───── Selected passage ─────
The parameters ω_zi′ and ω_pi′ are the desired zeros and poles of (F_N), F_N can be calculated from Equation (2), where ω′ is the angular frequency which is variable and ω_n′ is the nth transmission zero location. Finally, the value of the S₁₁ and S₂₁ can be calculated using equations in [26].

(3)$S_{21}=-2j\sqrt{R_1{R}_2}{[A^{-1}]}_{N1}$

(4)$S_{11}=1+2j{R}_1{[A^{-1}]}_{11}$

(5)$\left[A\right]=[{\omega }^{\prime }U-jR+M]$

(6)${\omega }^{\prime }=\left(\raisebox{1ex}{${\omega }_0$}\!\left/ \!\raisebox{-1ex}{$\Delta \omega $}\right.\right)\left(\right(\raisebox{1ex}{$\omega $}\!\left/ \!\raisebox{-1ex}{${\omega }_0$}\right.)-\left(\raisebox{1ex}{${\omega }_0$}\!\left/ \!\raisebox{-1ex}{$\omega $}\right.\right))$

The values of R₁ and R₂ are the input and the output resistances, respectively, M is the coupling matrix and the identity matrix is U.

3.1. Second-Order BPF

In this section, we want to design the second-order band-pass filter with central frequency, return loss and BW of 3.5 GHz, 20 dB and 0.14 GHz, respectively, using the previous optimization technique. After the optimization technique is finished with the minimum value of the objective function (number of iterations = 17 and the algorithm is Quasi-Newton), the normalized coupling matrix (M) can be calculated as (7)

(7)$M=\left[\begin{array}{cc}0& 1.6583\\ 1.6583& 0\end{array}\right]$

Also, the external quality factors equal q₁ = q₂ = 1.5. The denormalized (actual) coupling matrix = M × FBW.

(8)$m=\left[\begin{array}{cc}0& 0.0663\\ 0.0663& 0\end{array}\right]$

Hence, the external quality factors equal q/FBW = 37.57.

After the previous step of filter syntheses, the physical structure of the band-pass filter is determined using EM simulation depending on the values of coupling matrix and external quality factor. The filter configuration is shown in Figure 5; it shows that the filter is composed of two coupled resonators with half of a wavelength. The two resonators are open-loop resonators with small open stubs. The coefficients of coupling matrix can be approved by coupling the structure with 50 Ω microstrip feed weakly and the external quality factor can be validated by moving the feed line up and down the resonator.

The filter is designed using R04003 substrate with ε_r = 3.38, h = 0.813 and tan δ = 0.0027. The CST and HFSS simulators are used in the filter design. The gap between the two resonators equals 0.6 mm and the distance of the feed line from the top to the resonator equals 0.8 mm to achieve the coupling matrix and external quality factor values. The simulated S₁₁ and S₂₁ results of the band pass filter using the optimization technique and the EM simulation (HFSS and CST) are shown in Figure 6. The filter is worked at fundamental mode at 3.5 GHz with 0.14 GHz bandwidth and around 20 dB return loss. Additionally, the theoretical results mimic the simulated data.
───── Information supplied ─────
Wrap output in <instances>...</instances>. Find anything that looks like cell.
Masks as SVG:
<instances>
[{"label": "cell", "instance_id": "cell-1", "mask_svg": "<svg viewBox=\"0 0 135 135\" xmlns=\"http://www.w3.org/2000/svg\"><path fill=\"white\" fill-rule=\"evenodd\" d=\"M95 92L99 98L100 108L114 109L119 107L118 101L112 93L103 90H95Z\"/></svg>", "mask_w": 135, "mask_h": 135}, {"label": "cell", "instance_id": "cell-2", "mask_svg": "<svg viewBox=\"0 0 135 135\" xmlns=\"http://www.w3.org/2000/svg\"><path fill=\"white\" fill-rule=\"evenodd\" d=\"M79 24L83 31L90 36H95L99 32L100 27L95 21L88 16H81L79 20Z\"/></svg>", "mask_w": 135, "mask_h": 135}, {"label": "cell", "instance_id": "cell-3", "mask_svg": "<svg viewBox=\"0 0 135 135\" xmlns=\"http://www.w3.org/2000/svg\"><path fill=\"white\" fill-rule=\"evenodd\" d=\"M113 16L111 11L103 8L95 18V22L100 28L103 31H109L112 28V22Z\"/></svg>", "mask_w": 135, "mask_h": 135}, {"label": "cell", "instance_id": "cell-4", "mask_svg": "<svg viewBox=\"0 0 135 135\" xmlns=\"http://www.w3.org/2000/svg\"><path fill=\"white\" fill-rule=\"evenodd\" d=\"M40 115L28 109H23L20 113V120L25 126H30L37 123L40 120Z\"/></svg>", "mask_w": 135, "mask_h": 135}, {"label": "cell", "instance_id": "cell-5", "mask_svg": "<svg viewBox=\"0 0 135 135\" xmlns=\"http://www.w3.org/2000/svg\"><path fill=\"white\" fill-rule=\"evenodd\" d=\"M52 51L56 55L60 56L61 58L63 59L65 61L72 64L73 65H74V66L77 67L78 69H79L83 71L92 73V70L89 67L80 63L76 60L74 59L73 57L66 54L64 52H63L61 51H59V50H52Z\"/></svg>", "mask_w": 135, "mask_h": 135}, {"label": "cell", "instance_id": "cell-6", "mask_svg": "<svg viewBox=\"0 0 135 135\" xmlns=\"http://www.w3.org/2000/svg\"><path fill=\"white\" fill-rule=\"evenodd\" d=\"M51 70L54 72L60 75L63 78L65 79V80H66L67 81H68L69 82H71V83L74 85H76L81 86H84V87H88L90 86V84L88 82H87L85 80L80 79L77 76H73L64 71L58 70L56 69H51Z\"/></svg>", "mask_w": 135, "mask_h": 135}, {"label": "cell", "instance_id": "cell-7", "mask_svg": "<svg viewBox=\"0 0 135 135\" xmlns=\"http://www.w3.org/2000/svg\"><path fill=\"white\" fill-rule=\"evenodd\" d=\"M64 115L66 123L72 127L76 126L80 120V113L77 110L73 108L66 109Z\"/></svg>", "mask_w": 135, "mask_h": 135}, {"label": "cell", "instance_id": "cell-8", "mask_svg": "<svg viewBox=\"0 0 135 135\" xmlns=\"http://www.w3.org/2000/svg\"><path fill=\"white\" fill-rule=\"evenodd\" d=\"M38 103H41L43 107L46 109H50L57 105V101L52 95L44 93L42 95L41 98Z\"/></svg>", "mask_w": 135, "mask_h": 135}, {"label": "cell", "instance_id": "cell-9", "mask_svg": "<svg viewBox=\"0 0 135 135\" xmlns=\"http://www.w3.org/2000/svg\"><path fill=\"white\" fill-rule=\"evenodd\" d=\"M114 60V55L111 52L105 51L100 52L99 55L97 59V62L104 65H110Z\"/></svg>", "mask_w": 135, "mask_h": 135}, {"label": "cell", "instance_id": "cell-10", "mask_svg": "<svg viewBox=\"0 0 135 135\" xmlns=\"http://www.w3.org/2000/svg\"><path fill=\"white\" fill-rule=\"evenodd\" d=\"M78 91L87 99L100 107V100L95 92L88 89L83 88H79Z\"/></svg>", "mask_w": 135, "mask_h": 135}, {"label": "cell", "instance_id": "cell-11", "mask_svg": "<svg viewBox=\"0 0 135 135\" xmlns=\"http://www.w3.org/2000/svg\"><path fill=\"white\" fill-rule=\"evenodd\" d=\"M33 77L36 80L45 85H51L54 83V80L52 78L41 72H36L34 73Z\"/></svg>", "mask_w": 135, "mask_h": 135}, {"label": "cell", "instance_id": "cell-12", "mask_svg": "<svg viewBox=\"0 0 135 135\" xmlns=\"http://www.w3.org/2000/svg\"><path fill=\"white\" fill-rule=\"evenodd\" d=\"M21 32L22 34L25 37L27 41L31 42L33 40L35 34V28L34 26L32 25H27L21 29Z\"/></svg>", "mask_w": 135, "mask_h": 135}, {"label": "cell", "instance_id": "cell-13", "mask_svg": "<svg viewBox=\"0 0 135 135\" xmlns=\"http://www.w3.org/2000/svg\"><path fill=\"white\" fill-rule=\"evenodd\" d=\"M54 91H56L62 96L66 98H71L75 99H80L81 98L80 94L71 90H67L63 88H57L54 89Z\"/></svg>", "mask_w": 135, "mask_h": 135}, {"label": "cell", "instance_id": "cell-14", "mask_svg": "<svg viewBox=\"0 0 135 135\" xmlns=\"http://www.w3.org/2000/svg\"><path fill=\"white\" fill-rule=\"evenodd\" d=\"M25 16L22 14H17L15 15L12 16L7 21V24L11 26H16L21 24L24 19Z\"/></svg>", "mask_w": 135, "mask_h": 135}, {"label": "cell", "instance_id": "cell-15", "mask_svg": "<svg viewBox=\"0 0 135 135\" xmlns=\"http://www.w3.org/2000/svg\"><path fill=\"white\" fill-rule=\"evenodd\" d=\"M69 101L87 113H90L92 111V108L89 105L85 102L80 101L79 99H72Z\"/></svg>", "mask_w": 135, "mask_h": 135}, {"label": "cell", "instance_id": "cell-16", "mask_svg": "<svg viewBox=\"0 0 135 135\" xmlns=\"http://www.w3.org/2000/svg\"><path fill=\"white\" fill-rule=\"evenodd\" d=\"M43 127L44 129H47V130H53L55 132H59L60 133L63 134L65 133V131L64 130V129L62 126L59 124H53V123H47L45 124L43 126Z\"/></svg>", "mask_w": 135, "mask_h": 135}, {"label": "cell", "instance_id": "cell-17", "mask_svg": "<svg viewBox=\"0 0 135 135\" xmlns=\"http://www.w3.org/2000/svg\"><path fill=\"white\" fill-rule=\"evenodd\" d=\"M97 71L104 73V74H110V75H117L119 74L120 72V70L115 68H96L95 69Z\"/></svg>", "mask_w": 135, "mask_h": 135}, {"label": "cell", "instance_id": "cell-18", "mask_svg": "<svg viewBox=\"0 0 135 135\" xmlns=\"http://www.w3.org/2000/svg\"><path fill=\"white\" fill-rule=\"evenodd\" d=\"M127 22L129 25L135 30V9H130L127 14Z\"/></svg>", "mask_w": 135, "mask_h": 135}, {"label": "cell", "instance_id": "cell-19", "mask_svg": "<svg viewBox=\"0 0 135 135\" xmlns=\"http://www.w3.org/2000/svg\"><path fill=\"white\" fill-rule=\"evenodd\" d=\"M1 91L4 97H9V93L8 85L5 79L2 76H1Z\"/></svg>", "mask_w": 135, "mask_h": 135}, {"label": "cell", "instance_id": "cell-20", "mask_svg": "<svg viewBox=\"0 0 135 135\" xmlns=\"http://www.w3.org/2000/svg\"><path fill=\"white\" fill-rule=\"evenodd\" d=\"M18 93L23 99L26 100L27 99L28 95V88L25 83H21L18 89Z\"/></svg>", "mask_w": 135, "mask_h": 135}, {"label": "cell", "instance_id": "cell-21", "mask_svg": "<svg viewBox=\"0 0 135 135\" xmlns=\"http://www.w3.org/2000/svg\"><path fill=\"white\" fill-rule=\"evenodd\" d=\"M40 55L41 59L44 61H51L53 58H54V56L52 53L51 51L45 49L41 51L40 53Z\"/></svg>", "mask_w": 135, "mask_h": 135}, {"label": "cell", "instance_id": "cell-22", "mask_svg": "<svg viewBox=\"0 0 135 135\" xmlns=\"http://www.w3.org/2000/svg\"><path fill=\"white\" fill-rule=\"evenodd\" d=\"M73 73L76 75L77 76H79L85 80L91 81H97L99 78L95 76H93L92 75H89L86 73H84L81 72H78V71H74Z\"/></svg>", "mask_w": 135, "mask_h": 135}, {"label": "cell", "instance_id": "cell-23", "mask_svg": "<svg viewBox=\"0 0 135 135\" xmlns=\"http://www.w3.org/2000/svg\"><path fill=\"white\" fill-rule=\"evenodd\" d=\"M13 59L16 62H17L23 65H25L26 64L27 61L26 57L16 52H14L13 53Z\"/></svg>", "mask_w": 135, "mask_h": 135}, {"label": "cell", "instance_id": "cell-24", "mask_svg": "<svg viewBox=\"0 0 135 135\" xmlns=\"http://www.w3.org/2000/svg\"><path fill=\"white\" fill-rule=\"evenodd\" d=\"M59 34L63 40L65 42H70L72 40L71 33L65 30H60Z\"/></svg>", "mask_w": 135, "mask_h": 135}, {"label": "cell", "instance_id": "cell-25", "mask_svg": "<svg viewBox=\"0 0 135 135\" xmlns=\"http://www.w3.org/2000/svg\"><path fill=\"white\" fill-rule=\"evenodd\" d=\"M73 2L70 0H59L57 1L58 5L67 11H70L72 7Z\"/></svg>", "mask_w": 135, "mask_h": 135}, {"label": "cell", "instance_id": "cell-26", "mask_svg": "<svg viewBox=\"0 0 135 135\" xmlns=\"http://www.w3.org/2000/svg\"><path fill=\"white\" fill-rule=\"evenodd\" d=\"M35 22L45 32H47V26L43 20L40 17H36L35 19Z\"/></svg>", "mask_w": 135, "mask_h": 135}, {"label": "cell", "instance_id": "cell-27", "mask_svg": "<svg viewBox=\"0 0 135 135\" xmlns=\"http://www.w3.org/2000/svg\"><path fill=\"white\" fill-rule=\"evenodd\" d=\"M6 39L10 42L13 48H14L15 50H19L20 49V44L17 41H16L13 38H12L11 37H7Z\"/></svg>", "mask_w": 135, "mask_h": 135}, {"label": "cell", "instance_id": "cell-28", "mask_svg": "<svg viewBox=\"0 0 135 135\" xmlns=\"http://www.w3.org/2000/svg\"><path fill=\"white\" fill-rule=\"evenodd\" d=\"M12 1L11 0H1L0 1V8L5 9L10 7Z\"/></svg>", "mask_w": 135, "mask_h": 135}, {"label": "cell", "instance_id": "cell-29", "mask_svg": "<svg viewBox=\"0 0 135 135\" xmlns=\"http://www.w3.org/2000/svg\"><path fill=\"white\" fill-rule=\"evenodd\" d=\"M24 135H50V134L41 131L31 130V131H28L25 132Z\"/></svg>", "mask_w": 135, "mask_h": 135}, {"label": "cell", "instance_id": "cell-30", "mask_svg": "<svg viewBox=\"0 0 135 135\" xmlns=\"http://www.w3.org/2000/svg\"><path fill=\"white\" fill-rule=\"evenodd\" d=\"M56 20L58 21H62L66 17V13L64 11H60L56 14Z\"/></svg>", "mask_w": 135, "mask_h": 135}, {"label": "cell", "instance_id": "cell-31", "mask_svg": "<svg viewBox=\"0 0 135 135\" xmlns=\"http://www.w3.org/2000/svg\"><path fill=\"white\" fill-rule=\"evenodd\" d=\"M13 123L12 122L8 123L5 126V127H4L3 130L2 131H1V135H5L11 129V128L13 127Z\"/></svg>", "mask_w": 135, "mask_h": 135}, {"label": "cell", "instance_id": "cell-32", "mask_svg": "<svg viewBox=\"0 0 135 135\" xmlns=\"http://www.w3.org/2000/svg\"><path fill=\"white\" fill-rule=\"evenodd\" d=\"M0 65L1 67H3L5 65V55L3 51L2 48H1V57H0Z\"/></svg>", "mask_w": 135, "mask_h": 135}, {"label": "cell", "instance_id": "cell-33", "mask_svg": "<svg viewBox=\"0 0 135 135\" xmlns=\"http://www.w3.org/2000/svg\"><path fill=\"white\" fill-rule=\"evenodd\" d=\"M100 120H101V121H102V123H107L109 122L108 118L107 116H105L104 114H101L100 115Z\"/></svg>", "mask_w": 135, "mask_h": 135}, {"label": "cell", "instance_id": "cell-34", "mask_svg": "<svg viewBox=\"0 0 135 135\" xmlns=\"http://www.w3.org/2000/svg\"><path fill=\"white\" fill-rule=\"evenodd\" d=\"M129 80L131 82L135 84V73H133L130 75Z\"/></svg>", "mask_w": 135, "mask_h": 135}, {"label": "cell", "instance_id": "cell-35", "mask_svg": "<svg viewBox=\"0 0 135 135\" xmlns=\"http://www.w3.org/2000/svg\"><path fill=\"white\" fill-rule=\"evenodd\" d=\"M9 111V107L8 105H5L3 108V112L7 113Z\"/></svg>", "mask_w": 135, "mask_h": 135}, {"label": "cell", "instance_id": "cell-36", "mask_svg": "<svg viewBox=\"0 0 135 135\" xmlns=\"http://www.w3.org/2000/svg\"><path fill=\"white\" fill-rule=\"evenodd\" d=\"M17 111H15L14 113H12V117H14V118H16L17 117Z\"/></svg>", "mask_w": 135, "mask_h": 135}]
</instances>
─────
→ What the task requires
Using the filter-design passage, list every target specification set for the second-order band-pass filter, with its value.

→ Response area
- Central frequency: 3.5 GHz
- Return loss: 20 dB
- Bandwidth (BW): 0.14 GHz